DOCUMENT SOURCE:
- - -

Le recueil se termine sur deux beaux textes originaux de Carmen África Vidal Claramonte et de Nathalie Vincent-Arnaud. La première, auteure et traductrice, nous offre ici un récit « Before, During, After », de l’appropriation, proprement physique, d’un écrit nouveau par son traducteur, dans un vrai rapport de sensualité : « The stories he had told for so many years as a translator had never merely sprung from Reason, from logic, from the mind. They had originated in his heart, in his veins, in his blood, on his very body… » (277)3. S’il est un domaine de la traduction qui fait appel aux sens autant qu’à l’intellect, c’est bien celui de la poésie. Ici, en guise de clôture, Nathalie Vincent-Arnaud propose des traductions inédites de trois poèmes de Lotte Kramer. Cette poétesse britannique d’origine juive-allemande est encore peu connue en France et l’on peut se réjouir de la nouvelle visibilité que lui procurera cette publication, grâce à la traduction, dans sa véritable fonction de partage.

- - -

DONNÉES FOURNIES:
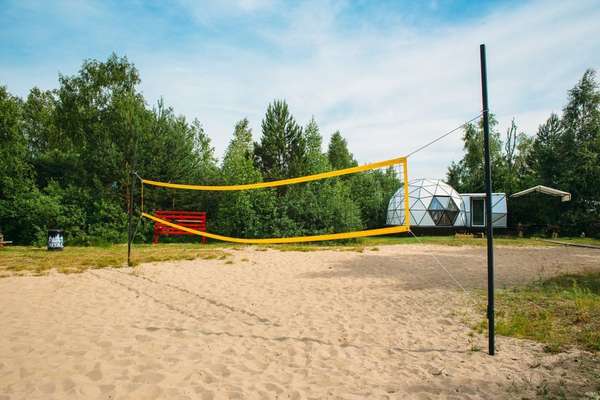 Объект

- - -

PROBLÈME À RÉSOUDRE: Selon le document source, quelle est l'origine de la poétesse Lotte Kramer ? Le matériel fourni n'intervient pas dans cet exercice.

RÉSULTAT: C'est une poétesse britannique d'origine juive-allemande.